Actual notice is "knowledge on the part of the corporation, acquired either by personal observation or by communication from third persons, of [the] condition of things alleged to constitute the defect." MCQUILLIN, THE LAW OF MUNICIPAL CORPORATIONS (3rd ed. 2016). Constructive notice, on the other hand, is notice that the law imputes based on the circumstances of the case. Annapolis, 125 Md. at 343. "A municipality is charged with constructive notice when the evidence shows that—as a result of the 'nature' of a defective condition or the 'length of time it has existed'—the municipality would have learned of its existence by exercising reasonable care." Hartford Cas. Ins. Co. v. City of Baltimore, 418 F. Supp. 2d 790, 793 (D. Md. 2006) (quoting Smith v. City of Baltimore, 156 Md. App. 377, 386 (2004)).
First Apostolic asserts that the City had actual notice of the defective water main because the primary manifestation of a broken water main is water flowing from the surface of the ground. They point to citizenry reports received by the City about water coming from areas close to the church on various occasions. They offer the affidavit of Barbara Thompson who testified that months prior she notified the City "that water was flowing from the ground and streets in close proximity to the June 18th 2011 break," as evidence of the water main break. In addition, First Apostolic posits that the service requests for North Bond Street, during this time, indicating that water was flowing from that street, support its contention that there was a defective water main and that the City knew about it. We disagree.
While it is clear that there were complaints and requests for service within a one block radius of the church, these were, most notably, in the unit block of North Bond Street. Such requests, while evidencing an ongoing effort by the City to make repairs, fall short of establishing that the City was on notice that there was a defective condition in the water main, close to East Lombard Street. Thompson's general observations of water flowing from the ground, several months prior, fail to provide a nexus between the actual break and prior leakage problems in the area.

********************

**Exercise instructions:**
**A)** Does each statement agree with the water main excerpt? Answer yes or no for each and quote the deciding words. (i) Barbara Thompson told the City that water was flowing from the ground near the site of the break. (ii) The complaints and service requests were most notably in the unit block of East Lombard Street. (iii) Constructive notice is notice that the law imputes based on the circumstances of the case.
**B)** Please repeat the water main excerpt word for word from "Actual notice is" to "377, 386 (2004)).".
**C)** According to the water main excerpt, whose affidavit does First Apostolic offer?
The lines after this are separate material.

**Dataset content:**

********************

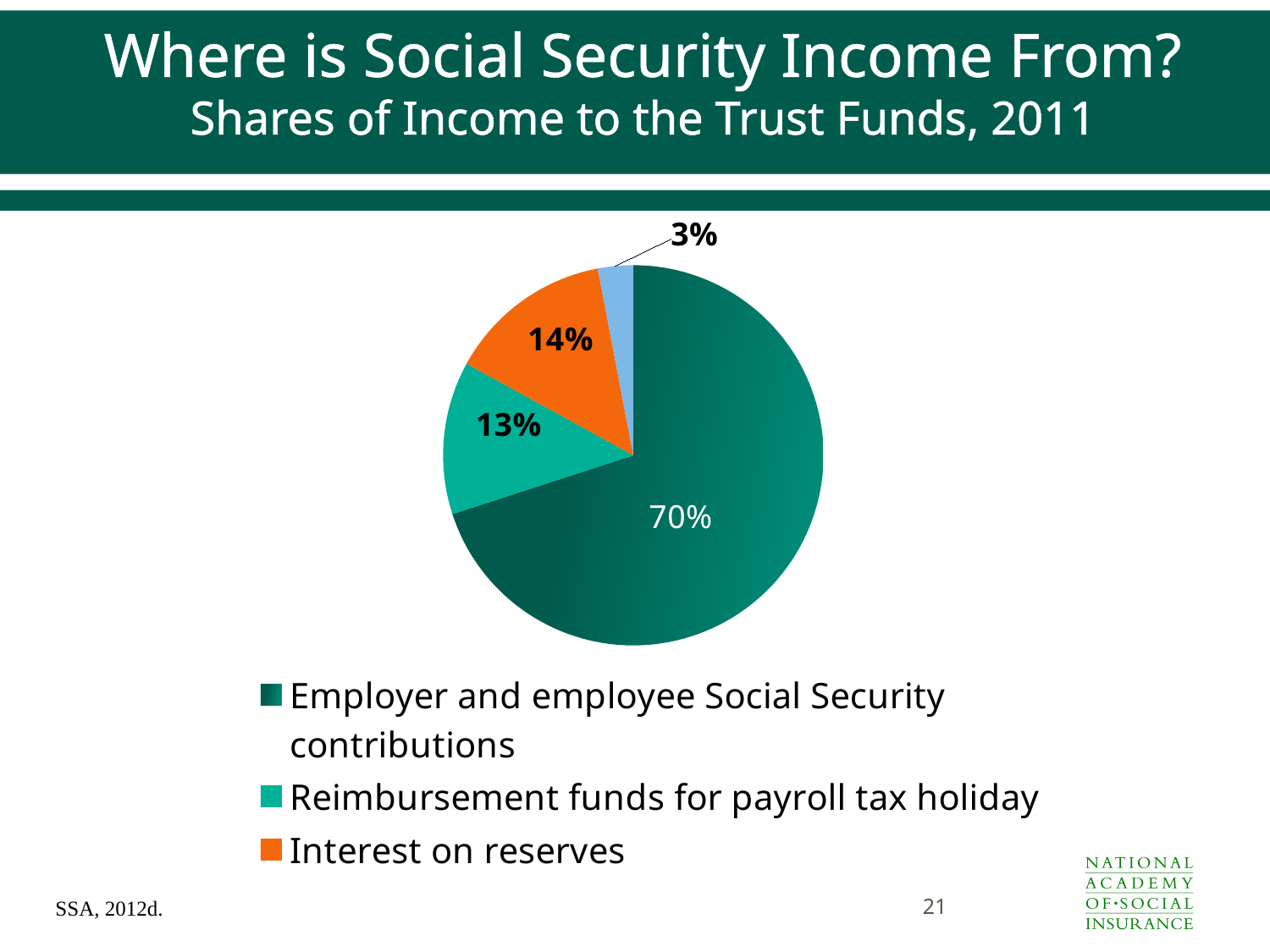
What colour is the slice representing interest on reserves? Orange How many slices does the pie chart have? 4 What share of income came from reimbursement funds for the payroll tax holiday? 13% What is the difference in percentage points between the share from employer and employee contributions and the share from interest on reserves? 56 percentage points What is the combined share of reimbursement funds for the payroll tax holiday and interest on reserves? 27% How many entries does the legend list? 3 What kind of chart is shown on the slide? Pie chart What share of income to the trust funds came from employer and employee Social Security contributions? 70% Which source accounts for the largest share of income to the trust funds? Employer and employee Social Security contributions What share of income came from interest on reserves? 14% Which is larger: the share from interest on reserves or the share from reimbursement funds for the payroll tax holiday? Interest on reserves What is the smallest percentage shown on the pie chart? 3%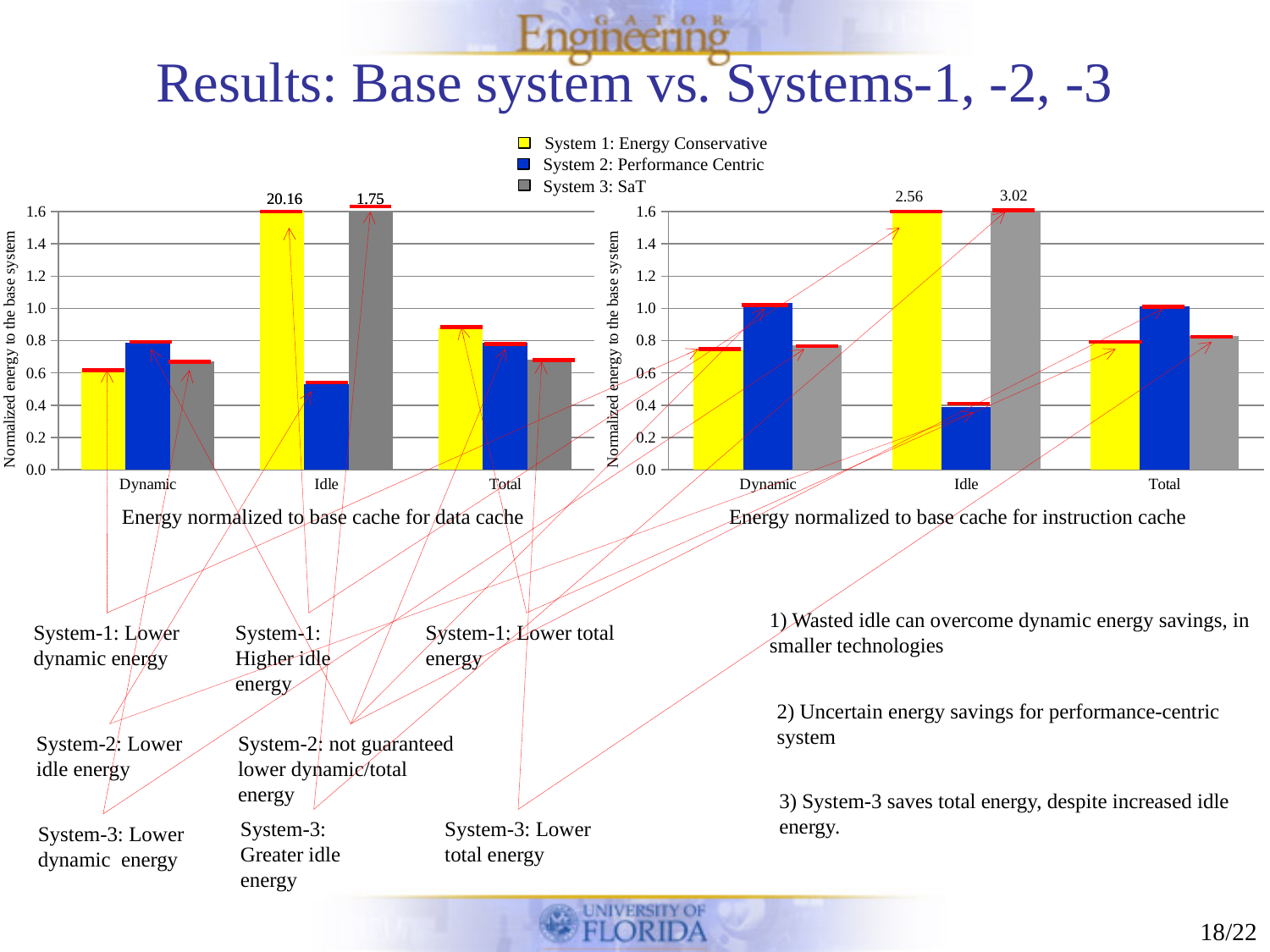
In the chart titled 'Energy normalized to base cache for data cache', what is the difference between the Idle values for System 1 and System 3? 18.41 In the chart titled 'Energy normalized to base cache for instruction cache', what is the difference between the Idle values for System 3 and System 1? 0.46 In the chart titled 'Energy normalized to base cache for data cache', what is the value for System 1 in the Idle category? 20.16 How many series does the shared legend list for the charts on this slide? 3 In the chart titled 'Energy normalized to base cache for instruction cache', which has the larger Idle value, System 1 or System 3? System 3 In the chart titled 'Energy normalized to base cache for instruction cache', what is the value for System 1 in the Idle category? 2.56 In the chart titled 'Energy normalized to base cache for data cache', which system has the highest value in the Idle category? System 1 In the chart titled 'Energy normalized to base cache for instruction cache', is the Idle value for System 2 greater or less than 0.6? less In the chart titled 'Energy normalized to base cache for data cache', is the Dynamic value for System 1 greater or less than 0.8? less In the chart titled 'Energy normalized to base cache for instruction cache', what is the value for System 3 in the Idle category? 3.02 What kind of chart is 'Energy normalized to base cache for instruction cache'? bar chart In the chart titled 'Energy normalized to base cache for data cache', what is the value for System 3 in the Idle category? 1.75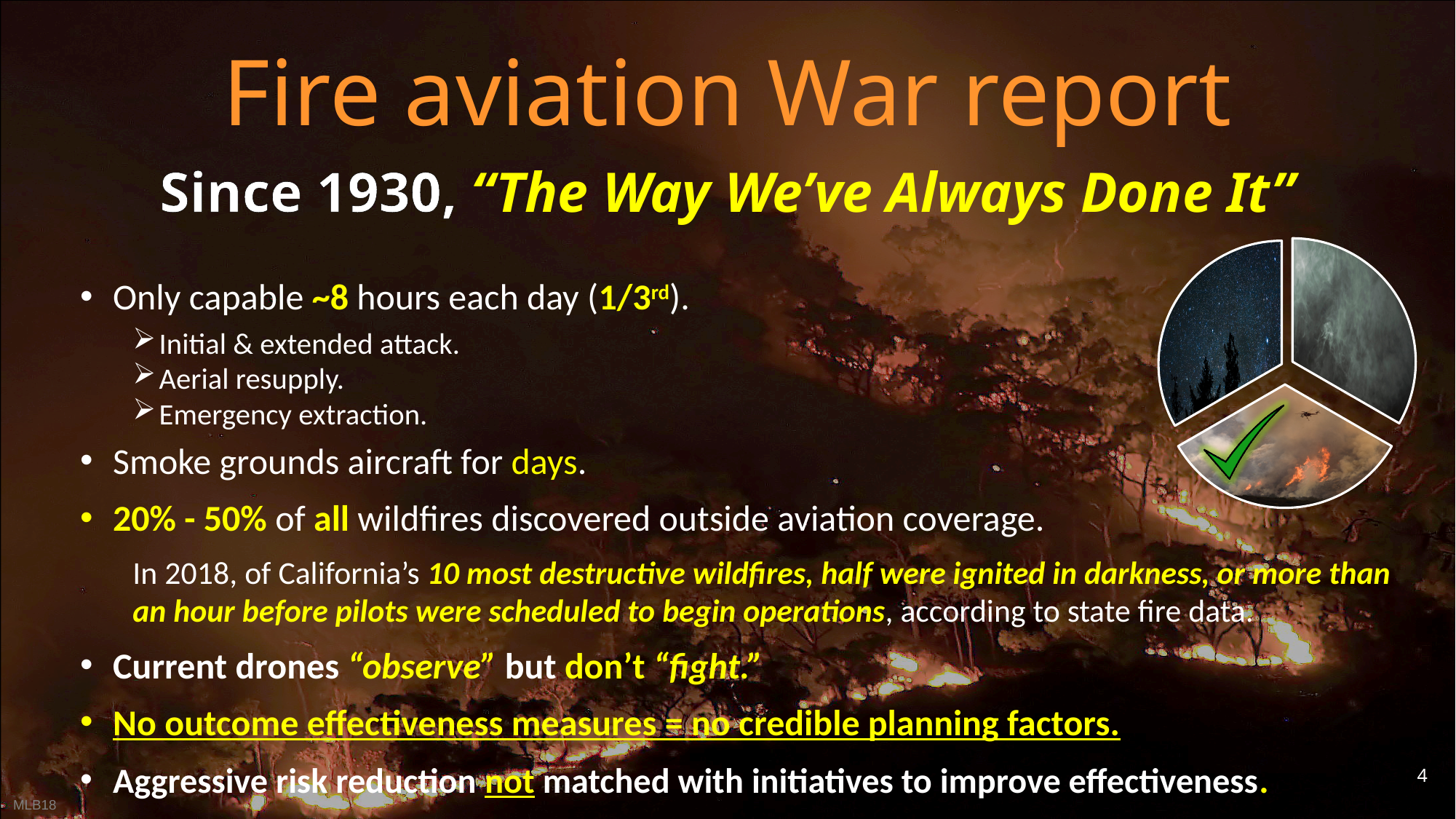
According to the slide, what share of each day does the checked slice of the pie chart represent? 1/3rd Are the three slices of the pie chart on the right side of the slide equal in size? yes What kind of chart is shown on the right side of the slide? pie chart In the pie chart on the right side of the slide, which slice is marked with a green check mark? the bottom slice (daytime fire with helicopter) How many slices does the pie chart on the right side of the slide have? 3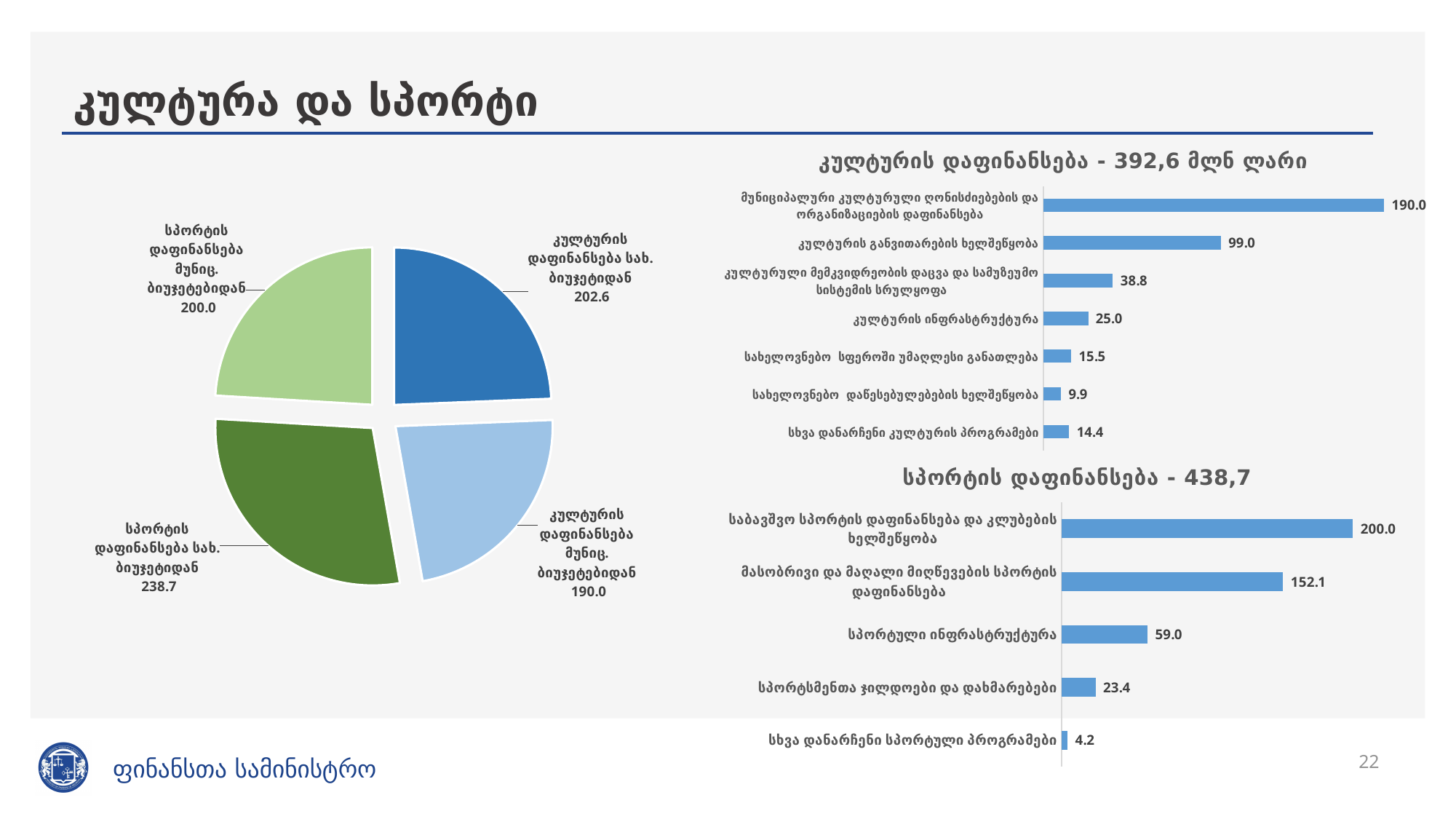
In the bar chart titled 'კულტურის დაფინანსება - 392,6 მლნ ლარი', which category has the lowest value? სახელოვნებო დაწესებულებების ხელშეწყობა In the bar chart titled 'სპორტის დაფინანსება - 438,7', how many categories are shown? 5 In the bar chart titled 'კულტურის დაფინანსება - 392,6 მლნ ლარი', what is the difference between 'კულტურის ინფრასტრუქტურა' and 'სახელოვნებო სფეროში უმაღლესი განათლება'? 9.5 In the bar chart titled 'სპორტის დაფინანსება - 438,7', what is the value for 'სპორტული ინფრასტრუქტურა'? 59.0 In the bar chart titled 'კულტურის დაფინანსება - 392,6 მლნ ლარი', what is the value for 'კულტურის განვითარების ხელშეწყობა'? 99.0 In the bar chart titled 'კულტურის დაფინანსება - 392,6 მლნ ლარი', which category has the highest value? მუნიციპალური კულტურული ღონისძიებების და ორგანიზაციების დაფინანსება In the bar chart titled 'სპორტის დაფინანსება - 438,7', what is the difference between 'საბავშვო სპორტის დაფინანსება და კლუბების ხელშეწყობა' and 'მასობრივი და მაღალი მიღწევების სპორტის დაფინანსება'? 47.9 In the bar chart titled 'სპორტის დაფინანსება - 438,7', which category has the lowest value? სხვა დანარჩენი სპორტული პროგრამები In the pie chart on the left of the slide, what is the value for 'სპორტის დაფინანსება სახ. ბიუჯეტიდან'? 238.7 What kind of chart is shown on the left of the slide? Pie chart In the pie chart on the left of the slide, which slice is larger: 'კულტურის დაფინანსება სახ. ბიუჯეტიდან' or 'კულტურის დაფინანსება მუნიც. ბიუჯეტებიდან'? კულტურის დაფინანსება სახ. ბიუჯეტიდან In the bar chart titled 'კულტურის დაფინანსება - 392,6 მლნ ლარი', how many categories are shown? 7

********************

**Answer set:**
**A)**
(i) Yes: "that water was flowing from the ground and streets in close proximity to the June 18th 2011 break"
(ii) No: "these were, most notably, in the unit block of North Bond Street"
(iii) Yes: "Constructive notice, on the other hand, is notice that the law imputes based on the circumstances of the case"

**B)**
Actual notice is "knowledge on the part of the corporation, acquired either by personal observation or by communication from third persons, of [the] condition of things alleged to constitute the defect." MCQUILLIN, THE LAW OF MUNICIPAL CORPORATIONS (3rd ed. 2016). Constructive notice, on the other hand, is notice that the law imputes based on the circumstances of the case. Annapolis, 125 Md. at 343. "A municipality is charged with constructive notice when the evidence shows that—as a result of the 'nature' of a defective condition or the 'length of time it has existed'—the municipality would have learned of its existence by exercising reasonable care." Hartford Cas. Ins. Co. v. City of Baltimore, 418 F. Supp. 2d 790, 793 (D. Md. 2006) (quoting Smith v. City of Baltimore, 156 Md. App. 377, 386 (2004)).

**C)** Barbara Thompson's.